The reasons for the first two should be obvious, but aren’t radar guns supposed to enhance safety? Sadly, not so much. In fact, radar guns and the police mindset they represent have an overall negative effect on our safety. Probably the third-most-twiddled automotive electronic device is the radar detector, purchased only out of concern about losing the “reverse lottery” that is speed-law enforcement, with effects similar to those from twiddling celphones and iPods. How safe is that? How safe is it when police officers come shooting out of their little hidey-holes to apprehend another statistic? If speeding is so bad, why are the police themselves the worst offenders? As I understand it, the law says that if the lights aren’t on then the police are bound by the same laws as the rest of us, yet it’s easy to find a police car going 80 in the left lane and riding the bumper of anyone who doesn’t get out of their way immediately. How safe is it to freak out other drivers like that? “Police seek aggressive drivers,” say the signs . . . so they can be issued uniforms and guns, apparently. Speaking of aggressive drivers, if speeding is so bad then why do the police preferentially go after the person at the back of a column of traffic who is least aggressive and speeding the least? Most damning of all, if the purpose of a speed trap is to enhance safety by getting drivers to reduce speed, why can you get arrested for warning other drivers of its existence?
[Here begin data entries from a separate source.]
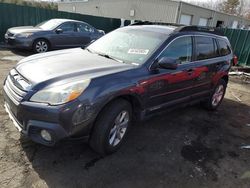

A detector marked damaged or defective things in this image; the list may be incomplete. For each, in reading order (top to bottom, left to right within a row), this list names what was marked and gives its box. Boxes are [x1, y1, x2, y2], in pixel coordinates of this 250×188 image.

damaged vehicle [2, 23, 233, 155]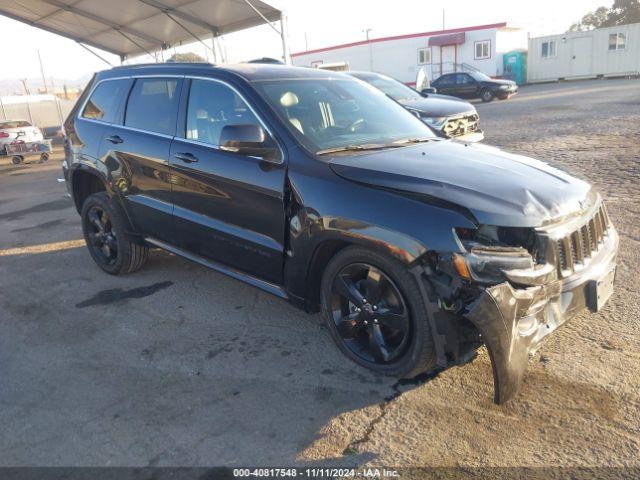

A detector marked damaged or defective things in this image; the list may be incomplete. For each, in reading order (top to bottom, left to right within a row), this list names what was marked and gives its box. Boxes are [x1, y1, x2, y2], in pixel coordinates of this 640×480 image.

asphalt patch [0, 198, 70, 222]
exposed wheel well [74, 171, 107, 212]
dented hood [332, 141, 592, 227]
asphalt patch [74, 280, 174, 310]
exposed wheel well [304, 239, 350, 312]
crumpled front fender [464, 280, 560, 404]
damaged front bumper [464, 227, 620, 404]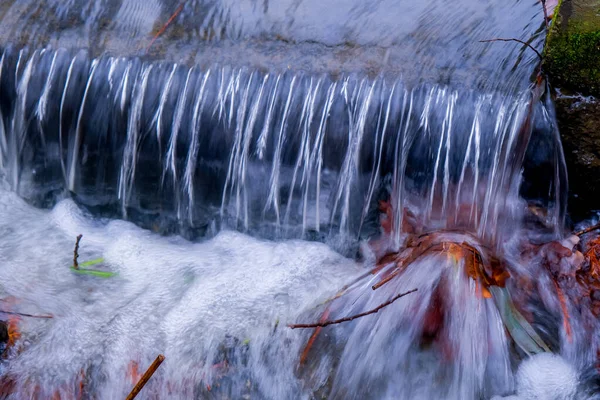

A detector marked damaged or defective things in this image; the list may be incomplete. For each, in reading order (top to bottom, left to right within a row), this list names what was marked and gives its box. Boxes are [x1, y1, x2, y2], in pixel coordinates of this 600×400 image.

broken stick [290, 290, 418, 330]
broken stick [125, 354, 165, 400]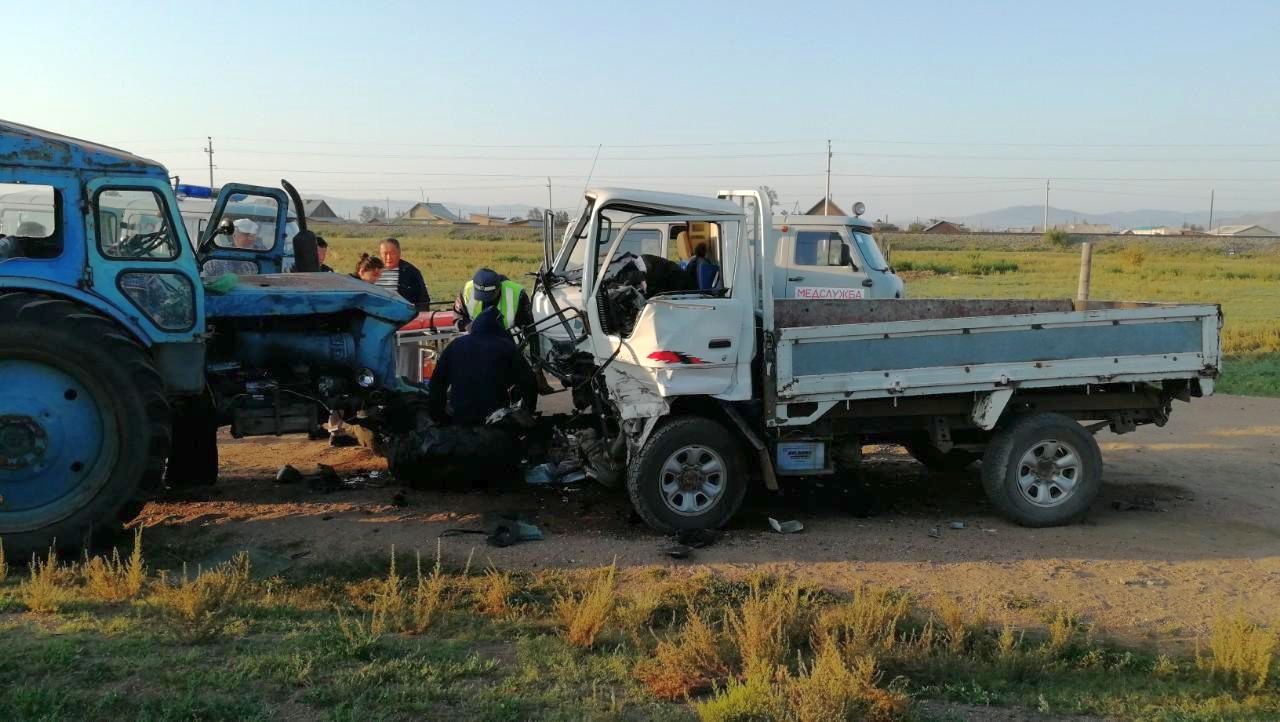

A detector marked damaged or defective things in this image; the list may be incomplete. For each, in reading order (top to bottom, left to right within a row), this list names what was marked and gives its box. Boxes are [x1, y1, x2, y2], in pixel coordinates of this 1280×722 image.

crushed truck cab [527, 189, 1218, 532]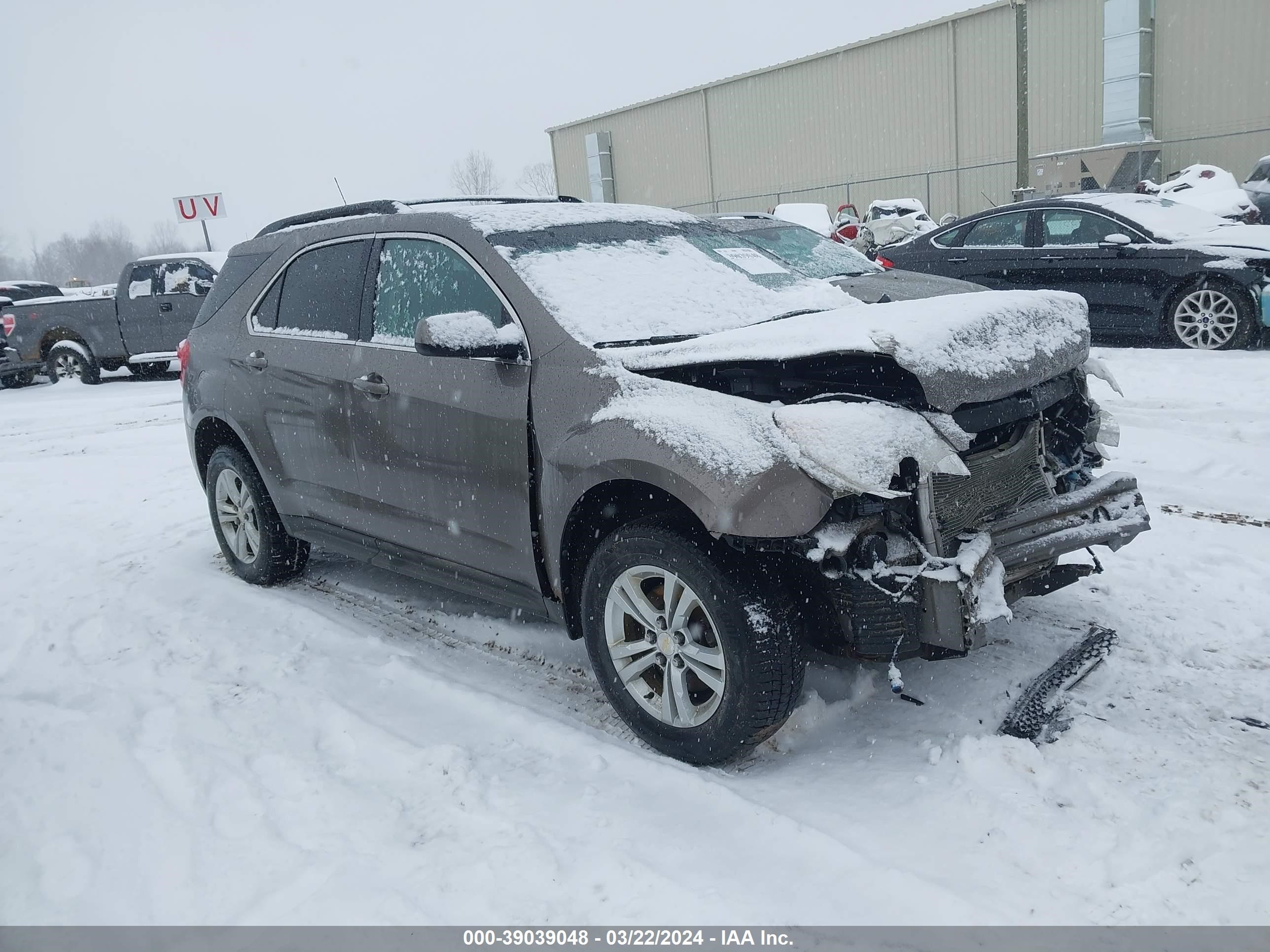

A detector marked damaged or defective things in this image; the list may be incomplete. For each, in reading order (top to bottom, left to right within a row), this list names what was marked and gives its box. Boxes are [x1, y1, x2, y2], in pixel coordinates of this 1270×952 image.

damaged gray suv [181, 199, 1153, 766]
The police can put up an “intensive enforcement zone” sign for the same purpose, at taxpayer expense, and it’s supposedly a good thing. If somebody else were to put up a “speed trap ahead” sign, on their own property, for free, it would have exactly the same effect on drivers but the person who put it up would be in a spot of trouble. The claim that radar guns, which only exist to enable this police misbehavior, enhance safety is not only untrue but so completely and clearly untrue that repeating it is offensive.

Every day, I see drivers doing worse things than speeding – tailgating, making dangerous lane changes, barging into the flow of traffic at entrance ramps. I can count on one hand the number of times I’ve ever seen the police trying to do anything about any traffic law besides speeding – compared to the hundreds of speed traps I’ve seen – and I’ve never actually seen them issuing a ticket. The officer who gave me a ticket just over a week ago could have gone down the road half a mile from that empty stretch of road to a busy intersection where such real violations occur constantly, and had a positive effect on safety by issuing tickets as fast as he could write. This opportunity cost is the worst problem with obsessive focus on speeding. If every police officer currently sitting in a speed trap would instead go out and do something else, we’d all be safer. If all the money spent on radar equipment were instead spent on improving signs or road markings – many around here are all but invisible at night or in the rain – we’d all be safer. What police departments are doing now is worse than loafing and wasting taxpayer money.

Just to be clear, I don’t blame the officers themselves; they’re under orders. It must be really depressing for a highly trained and idealistic individual to get orders to shame their profession and increase citizen distrust. It’s the people who issue those orders, the supervisors and chiefs eager to pad numbers and justify budgets, who deserve all of the blame. If every one of those sociopathic desk jockeys were convicted of creating a public nuisance and made to work off their sentences with some real community service, we’d be safer again.

Apologies in advance to anyone in eastern Massachusetts who drives the same kind of car that I do. Despite all the talk about serving the public good, it’s a sure bet that police supervisors and chiefs will be telling their subordinates to keep a special eye out for blue Subarus this month. Oink.